Setting the stage for more research

Overall, “This study adds to the growing body of evidence from other studies that the use of aspirin in people who do not have a risk of cardiovascular disease or stroke provides little benefit,” said Dr. Barker, who is also a professor at Monash University, Melbourne, Australia. However, “Older adults with a medical reason to take aspirin should continue to do so,” she emphasized.

“The most important thing the study showed is the primary endpoint, which was that aspirin use does not have an effect on fracture risk,” said Neil Skolnik, MD, of Sidney Kimmel Medical College, Philadelphia, in an interview.

“The increase in serious falls, as defined by a fall resulting in a visit to a hospital, is likely due to an increased risk of bleeding after a fall on aspirin,” said Dr. Skolnik, who was not involved in the study. Dr. Skolnik added that the current study findings support the current recommendations of the United States Preventive Services Task Force, which he quoted as follows, “The USPSTF recommends against initiating low-dose aspirin use for the primary prevention of CVD in adults 60 years or older.”

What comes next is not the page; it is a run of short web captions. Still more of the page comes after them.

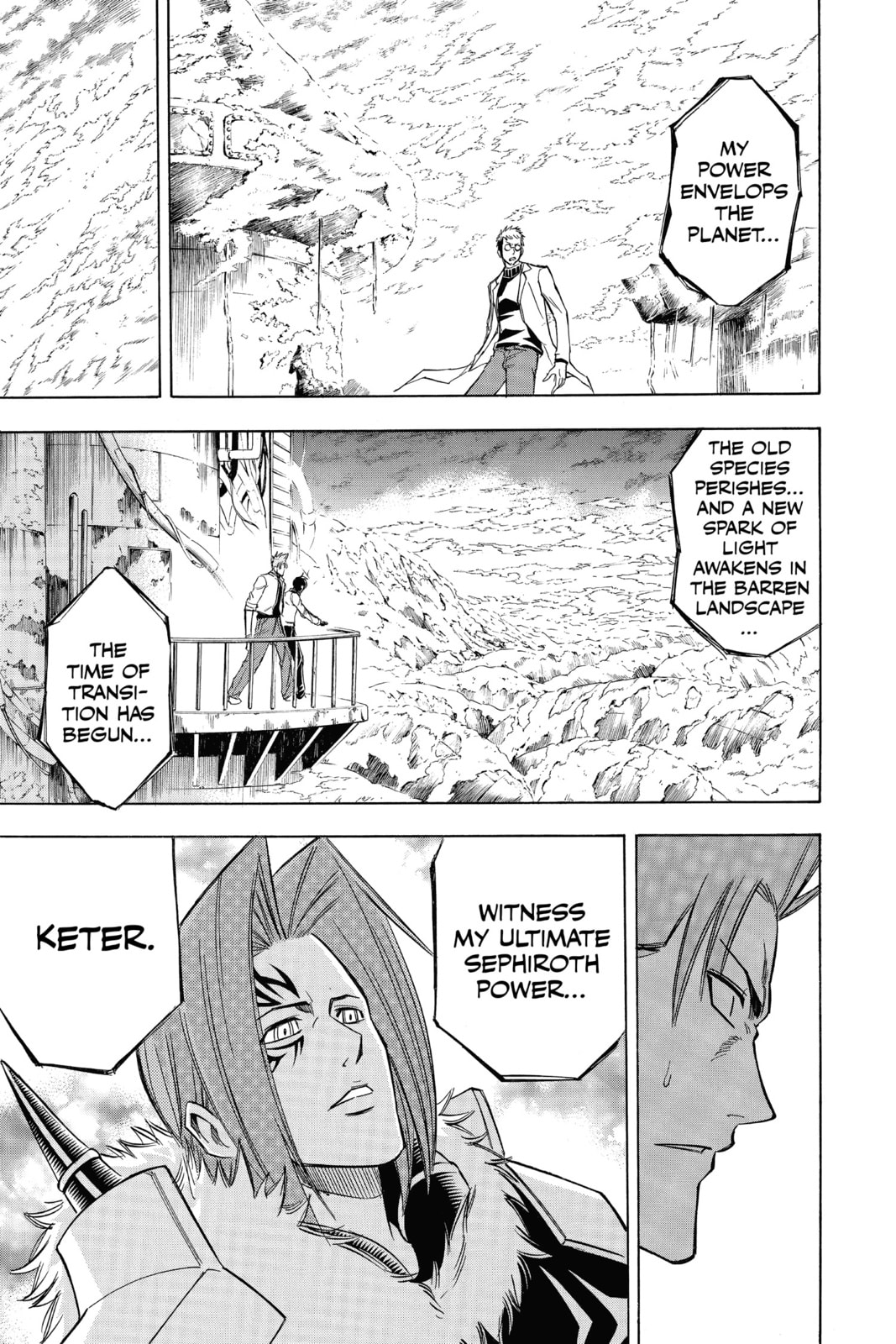 Read Psyren EN Manga Online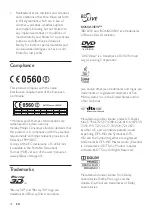 Preview for 44 page of Philips HTB7150K User Manual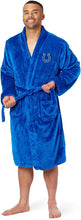 Indianapolis Colts Men’s/Woman Official NFL bath robe 26x47 one size fits most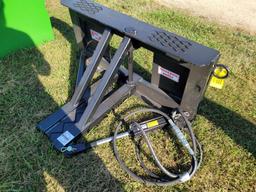 New Easy Man Skid Steer Post Puller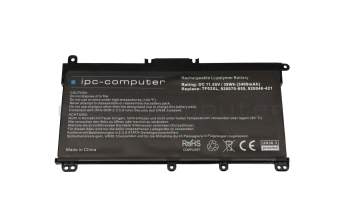 IPC-Computer Akku kompatibel zu HP 920046-121 mit 39Wh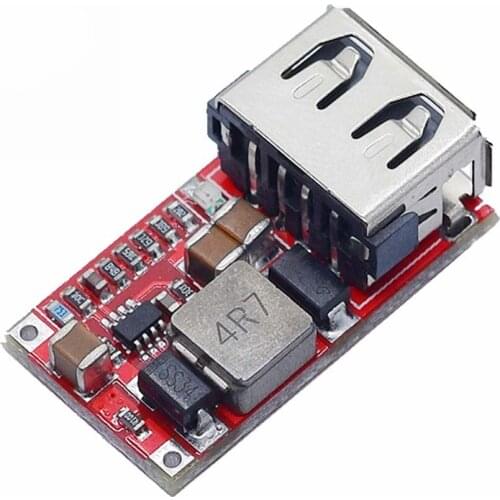 6-24V 12V/24V to 5V 3A CAR USB Charger Module DC Buck step down Converter 12v 5v power supply module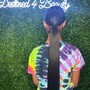 Edges Touch Up - Med/Large Knotless Braids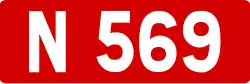Route nationale 569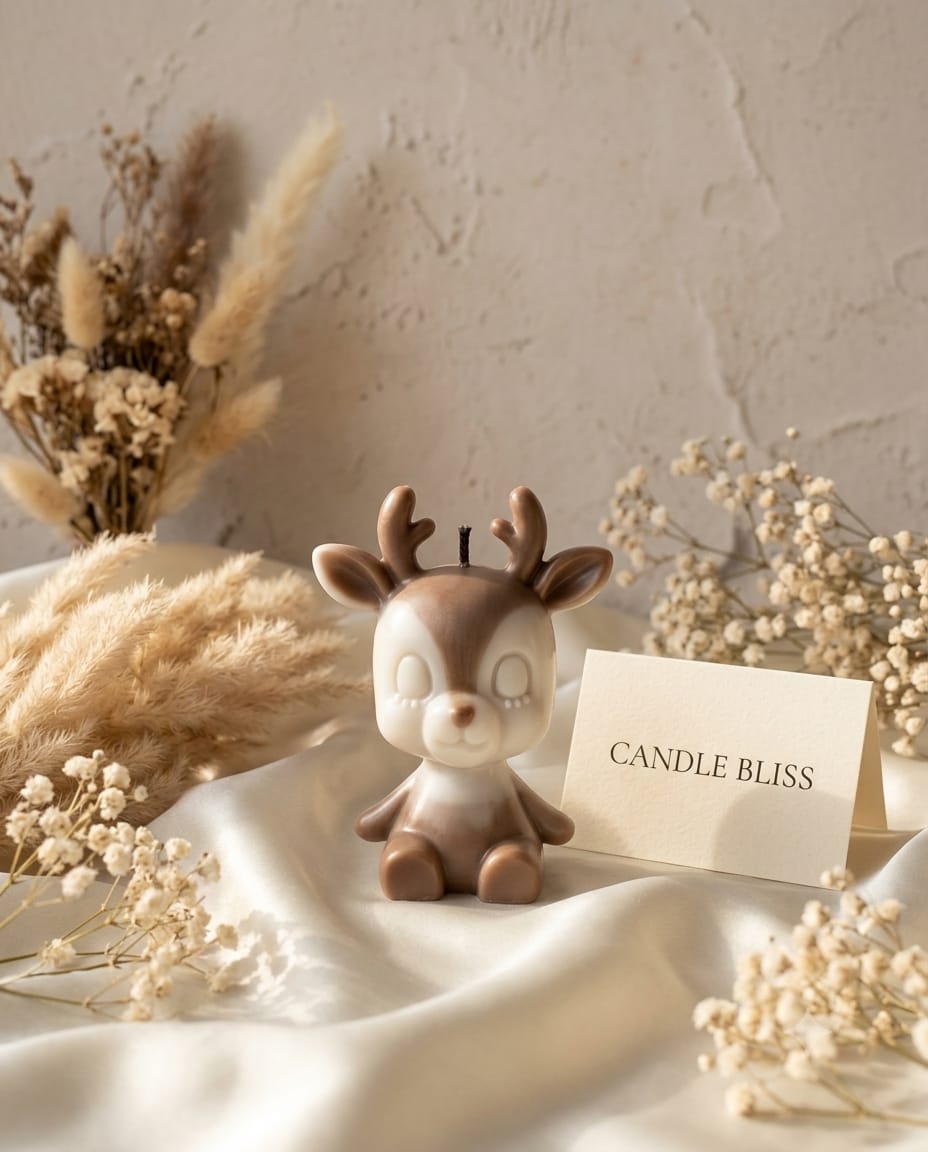 Reeindeer mold - FLAT BACK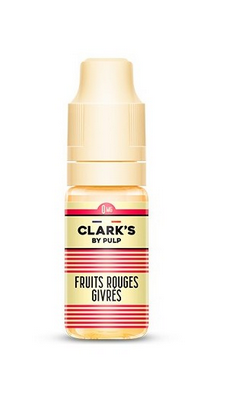 CLARK'S - Fruits Rouges Givrés - 18 mg/ml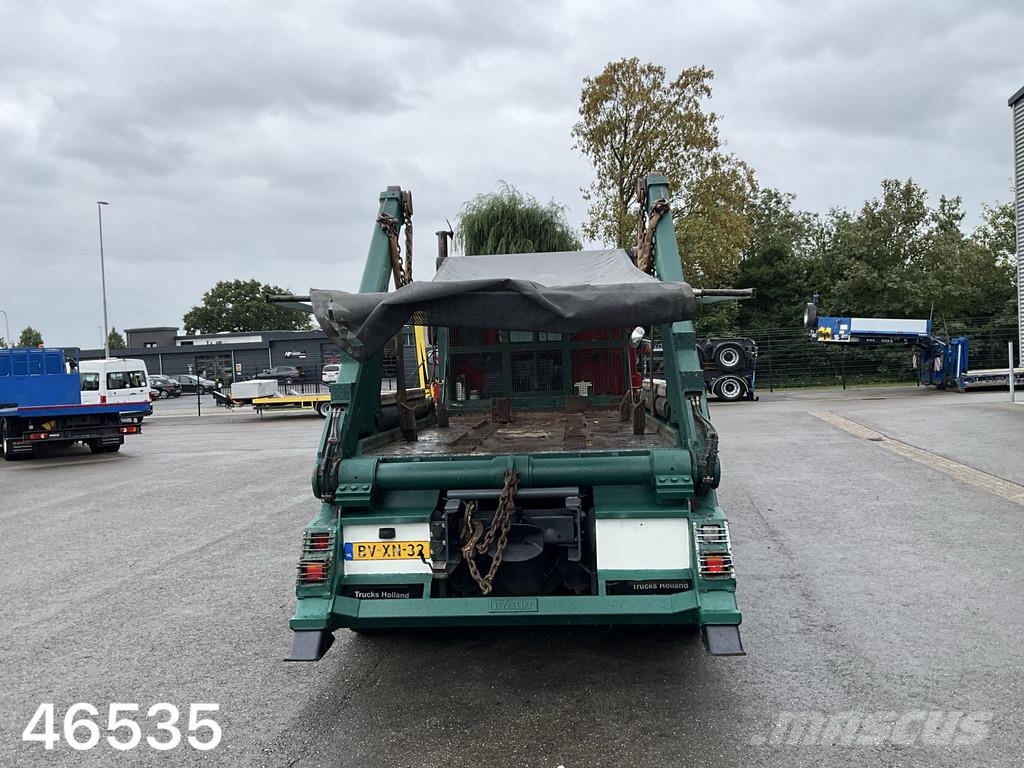 DAF FAG 85 CF 360 Hyvalift 18 Ton portaalsysteem Portaalsysteem vrachtwagens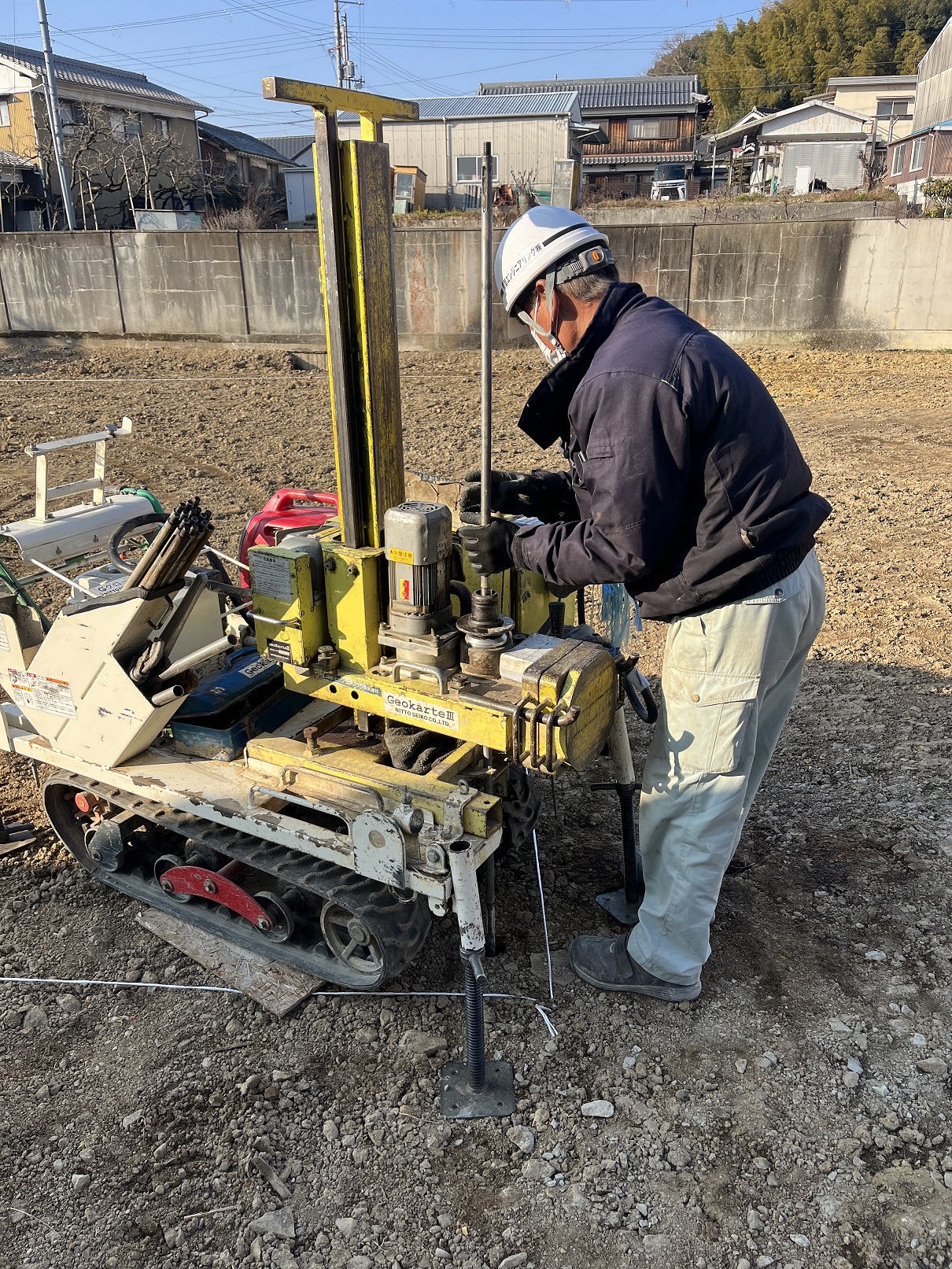 地盤調査：加西市KS様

The study was supported by the National Institute on Aging and the National Cancer Institute at the National Institutes of Health; the National Health and Medical Research Council (Australia); Monash University; and the Victorian Cancer Agency. Lead author Dr. Barker was supported in part by the NHMRC and also disclosed grants from the NHMRC outside the current study. The ASPREE substudy also was supported by the University of Pittsburgh Claude D. Pepper Older American Independence Center and the Wake Forest University Claude D. Pepper Older Americans Independence Center. Bayer AG provided the aspirin used in the study but had no other role. Dr. Skolnik had no financial conflicts to disclose, but he serves on the editorial advisory board of Family Practice News.